Australia is in the early stages of an unprecedented intergenerational wealth transfer, with Australians aged 65 and over expected to hand down $3.5 trillion over the next two decades.
This was the finding of a landmark 2021 Productivity Commission report on wealth transfers. Between 2002 and 2018, an eye-watering $1.5 trillion was handed down, with 90% ($107 billion) in the form of inheritances and the remainder in gifts to family while the donor was still alive. The average inheritance was $125,000, although the median was a much smaller $45,000.
The wealth of older Australians has been buoyed by strong growth in housing prices and three decades of compulsory superannuation, along with low drawdown rates on these assets to fund retirement.
Given that today’s retirees have not had the full benefit of super during their working lives, the contribution of super to inheritances is likely to increase. The Productivity Commission forecast the average super death benefit would increase from $190,000 to $480,000 over 40 years.
With so much money at stake, planning is crucial, but planning how your assets will be distributed when you die is not always straightforward.
Challenges of estate planning
Unfortunately, many Australians report concerns about the smooth transfer of their assets to beneficiaries, a process known as estate planning.
An October 2023 report by Fidelity found managing the complexities of estate planning worried 35% of Australians over the age of 26, followed by a lack of knowledge and understanding of estate planning laws and regulations (33%). A lack of awareness about the importance and benefits of estate planning was also a concern (20%).
Rules are one thing, but for many people the major challenge to successful estate planning is closer to home, managing difficult family dynamics and conflicting expectations.

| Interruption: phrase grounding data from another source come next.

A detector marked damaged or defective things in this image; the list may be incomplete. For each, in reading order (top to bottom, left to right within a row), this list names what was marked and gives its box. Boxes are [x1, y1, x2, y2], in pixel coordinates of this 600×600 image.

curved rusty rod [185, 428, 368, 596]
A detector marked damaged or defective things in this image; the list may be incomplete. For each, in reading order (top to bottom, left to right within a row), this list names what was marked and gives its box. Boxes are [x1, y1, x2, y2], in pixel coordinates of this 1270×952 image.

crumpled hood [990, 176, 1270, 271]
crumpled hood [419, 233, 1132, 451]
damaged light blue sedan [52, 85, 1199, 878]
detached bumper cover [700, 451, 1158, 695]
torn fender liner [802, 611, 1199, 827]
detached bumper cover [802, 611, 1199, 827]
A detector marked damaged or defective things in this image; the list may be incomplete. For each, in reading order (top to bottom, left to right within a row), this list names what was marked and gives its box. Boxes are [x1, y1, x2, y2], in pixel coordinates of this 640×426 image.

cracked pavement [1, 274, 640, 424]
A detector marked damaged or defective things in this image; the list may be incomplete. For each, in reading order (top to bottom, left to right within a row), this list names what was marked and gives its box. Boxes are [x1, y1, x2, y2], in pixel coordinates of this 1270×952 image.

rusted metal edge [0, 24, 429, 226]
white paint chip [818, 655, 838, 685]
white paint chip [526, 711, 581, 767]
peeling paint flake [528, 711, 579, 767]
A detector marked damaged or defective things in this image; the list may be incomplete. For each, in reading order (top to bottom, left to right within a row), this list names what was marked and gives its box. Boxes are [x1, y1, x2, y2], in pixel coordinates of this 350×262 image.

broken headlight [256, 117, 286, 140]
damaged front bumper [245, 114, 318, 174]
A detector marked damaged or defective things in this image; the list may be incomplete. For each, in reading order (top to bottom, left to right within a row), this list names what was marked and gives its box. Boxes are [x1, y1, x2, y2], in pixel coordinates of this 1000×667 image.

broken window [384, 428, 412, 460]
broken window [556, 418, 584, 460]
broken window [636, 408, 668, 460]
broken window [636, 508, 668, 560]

It’s important that your assets are distributed according to your wishes and your legacy doesn’t end up in a quagmire of family disputes.
Who’s getting what?
Despite the jokes and bumper stickers suggesting retirees are merrily skiing (spending their kids’ inheritance), most people want to provide for their surviving partner and leave an inheritance for their children and grandchildren.
According to the Productivity Commission, about half of final estates goes to the ‘kids’, average age 50. The rest goes mostly to a surviving spouse or other family (such as grandkids or nieces and nephews) and friends. Only 2% goes to charity.
Simple. What could possibly go wrong?
Plenty as it turns out, especially where the final resting place of super is concerned.
These well-known court cases show how easily the best laid plans can unravel.
The lessons of history
The two court cases above highlight the importance of not just planning how you want your estate and your super to be distributed when you die but following through with correct documentation.
Some of the key issues to be mindful of where your super is concerned are:
The importance of binding death benefit nominations
Erwin Katz’s mistake was leaving only one of his children with control over his super fund. Even so, if he had made a binding death benefit nomination his wishes would have been carried out regardless of who took control of his fund.
If you have a valid binding death benefit nomination in place when you die, the trustee of your fund (whether it’s a public offer fund or an SMSF) will be bound to pay your super benefit to the people you specify in the proportions you nominate.
To be valid, a binding death benefit nomination must be renewed every three years unless you have a non-lapsing binding nomination. Non-lapsing nominations are not offered by all funds, so check if your fund or SMSF will allow it.
Super is not an estate asset
Your super death benefit is not covered by your Will. You can, however, make a binding death benefit nomination instructing your super trustee to pay your death benefit to your estate, where it will be distributed according to your Will.
If Francesca had made a binding death benefit nomination to divide her super benefits equally between her four children, her wishes would have been carried out.
Whether you have an SMSF or are a member of a large fund regulated by the Australian Regulation Prudential Authority (APRA), you need a valid Will and a valid death benefit nomination, preferably one that is binding. Make sure they’re crafted in such a way that one doesn’t cancel the other out. And remember to update both whenever your circumstances or those of your children change.
It’s also important to understand that only certain people will be eligible to receive your super death benefits, and that there will be different tax consequences depending on the age of the beneficiaries you nominate and/or their relationship to you.
Mistakes can be costly
In both cases above, Francesca and Erwin had told their family who they wanted to receive their super when they died and in what proportions. Like many parents, they wanted their estate split evenly between their adult children.
But a lack of correct documentation meant their wishes weren’t carried out. The legal disputes that followed were not only financially costly, presumably the emotional fallout was equally devastating.
Professional advice may be cost-effective
Estate planning and the interaction between Wills and super can be complex. Today’s families can be equally complex, with blended families and divorce increasingly common.
In many cases, timely professional advice from your family lawyer/solicitor, financial adviser and/or accountant could save your family going through the uncertainty and emotional stress of a disputed estate.
SMSFs in a league of their own
If you have an SMSF, make sure the trust deed is up to date. Also ensure you have mechanisms in place to prevent your surviving partner or one of your children abusing control over your death benefits to deprive your chosen beneficiaries of their inheritance.
And remember, objections to SMSF death benefit payouts can’t be taken to the Australian Financial Complaints Authority (AFCA) but will end up in the courts.